## TEXT:
>>
ITEM 7.   EXEMPTION FROM REGISTRATION CLAIMED

          Not applicable.

ITEM 8.   EXHIBITS




Exhibit
NUMBER    DESCRIPTION OF EXHIBIT
- -------   ----------------------
       
4.01      Restated Certificate of Incorporation of the Company filed as Exhibit
          3.01 to the Company's registration statement on Form S-1 (file number
          33-54296) (the "Registration Statement") and hereby incorporated by
          reference).

4.02      By-laws of the Company (filed as Exhibit 3.02 to the Registration
          Statement and hereby incorporated by reference).

4.03      Specimen Common Stock Certificate of the Company (filed as Exhibit
          4.02 to the Registration Statement and hereby incorporated by
          reference).

*4.04     TRO Learning, Inc. Savings/Retirement Plan.

*5.01     Undertaking re: Submission of Plan.

*23.01    Consent of PricewaterhouseCoopers LLP

*23.02    Consent of Arthur Andersen LLP

 24.01    Powers of Attorney (included on signature page).

_____________________
*    Filed herewith.

                                       II-3


ITEM 9.   UNDERTAKINGS

          (a)  The registrant hereby undertakes:

          (1)  To file, during any period in which offers or sales are being
made, a post-effective amendment to this Registration Statement:

             (i)    To include any prospectus required by Section 10(a)(3) of
     the Securities Act;

            (ii)    To reflect in the prospectus any facts or events arising
     after the effective date of this Registration Statement (or the most recent
     post-effective amendment thereof) which, individually or in the aggregate,
     represent a fundamental change in the information set forth in this
     Registration Statement; and

           (iii)    To include any material information with respect to the plan
     of distribution not previously disclosed in this Registration Statement or
     any material change to such information in this Registration Statement.

          PROVIDED, however, that paragraphs (a)(1)(i) and (a)(1)(ii) do not
apply if the registration statement is on Form S-3, Form S-8 or Form F-8 and the
information required to be included in a post-effective amendment by those
paragraphs is contained in periodic reports filed by the registrant pursuant to
Section 13 or Section 15(d) of the Exchange Act that are incorporated by
reference in this Registration Statement.
<<
## WORK TO DO:
Transcribe the filing excerpt in full, keeping every word, number and line as it appears. The material that comes after this text has no connection to it.

Visual spatial reasoning items
>>
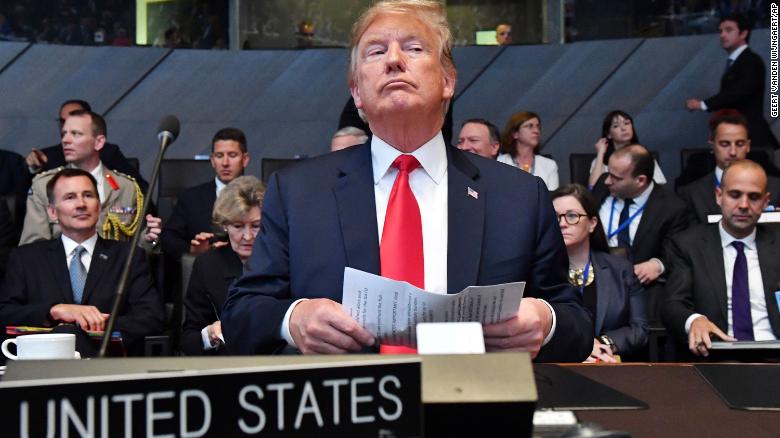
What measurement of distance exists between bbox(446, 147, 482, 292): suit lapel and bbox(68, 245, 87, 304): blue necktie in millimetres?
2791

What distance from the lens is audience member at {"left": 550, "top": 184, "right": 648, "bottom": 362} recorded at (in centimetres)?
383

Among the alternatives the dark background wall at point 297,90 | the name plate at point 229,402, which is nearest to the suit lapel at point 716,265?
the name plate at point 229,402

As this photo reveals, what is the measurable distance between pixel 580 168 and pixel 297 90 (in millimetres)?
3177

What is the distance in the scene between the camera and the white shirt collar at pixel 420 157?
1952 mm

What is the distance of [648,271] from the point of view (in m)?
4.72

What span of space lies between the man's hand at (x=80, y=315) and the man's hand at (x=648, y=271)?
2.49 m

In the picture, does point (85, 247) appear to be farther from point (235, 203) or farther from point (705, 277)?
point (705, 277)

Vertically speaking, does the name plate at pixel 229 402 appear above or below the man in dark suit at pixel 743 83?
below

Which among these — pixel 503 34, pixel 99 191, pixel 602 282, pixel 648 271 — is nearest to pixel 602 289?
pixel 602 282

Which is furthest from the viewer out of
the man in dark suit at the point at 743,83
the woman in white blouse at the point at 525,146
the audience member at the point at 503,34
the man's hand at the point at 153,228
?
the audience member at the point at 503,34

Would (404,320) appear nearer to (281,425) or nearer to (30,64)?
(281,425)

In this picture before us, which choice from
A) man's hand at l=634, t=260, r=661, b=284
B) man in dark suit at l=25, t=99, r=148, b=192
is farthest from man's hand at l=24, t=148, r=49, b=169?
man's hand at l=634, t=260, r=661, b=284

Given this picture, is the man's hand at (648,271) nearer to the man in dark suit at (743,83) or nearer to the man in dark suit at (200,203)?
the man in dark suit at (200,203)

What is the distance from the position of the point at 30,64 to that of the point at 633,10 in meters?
<<
## IN RESPONSE:
ITEM 7.   EXEMPTION FROM REGISTRATION CLAIMED

          Not applicable.

ITEM 8.   EXHIBITS




Exhibit
NUMBER    DESCRIPTION OF EXHIBIT
- -------   ----------------------
       
4.01      Restated Certificate of Incorporation of the Company filed as Exhibit
          3.01 to the Company's registration statement on Form S-1 (file number
          33-54296) (the "Registration Statement") and hereby incorporated by
          reference).

4.02      By-laws of the Company (filed as Exhibit 3.02 to the Registration
          Statement and hereby incorporated by reference).

4.03      Specimen Common Stock Certificate of the Company (filed as Exhibit
          4.02 to the Registration Statement and hereby incorporated by
          reference).

*4.04     TRO Learning, Inc. Savings/Retirement Plan.

*5.01     Undertaking re: Submission of Plan.

*23.01    Consent of PricewaterhouseCoopers LLP

*23.02    Consent of Arthur Andersen LLP

 24.01    Powers of Attorney (included on signature page).

_____________________
*    Filed herewith.

                                       II-3


ITEM 9.   UNDERTAKINGS

          (a)  The registrant hereby undertakes:

          (1)  To file, during any period in which offers or sales are being
made, a post-effective amendment to this Registration Statement:

             (i)    To include any prospectus required by Section 10(a)(3) of
     the Securities Act;

            (ii)    To reflect in the prospectus any facts or events arising
     after the effective date of this Registration Statement (or the most recent
     post-effective amendment thereof) which, individually or in the aggregate,
     represent a fundamental change in the information set forth in this
     Registration Statement; and

           (iii)    To include any material information with respect to the plan
     of distribution not previously disclosed in this Registration Statement or
     any material change to such information in this Registration Statement.

          PROVIDED, however, that paragraphs (a)(1)(i) and (a)(1)(ii) do not
apply if the registration statement is on Form S-3, Form S-8 or Form F-8 and the
information required to be included in a post-effective amendment by those
paragraphs is contained in periodic reports filed by the registrant pursuant to
Section 13 or Section 15(d) of the Exchange Act that are incorporated by
reference in this Registration Statement.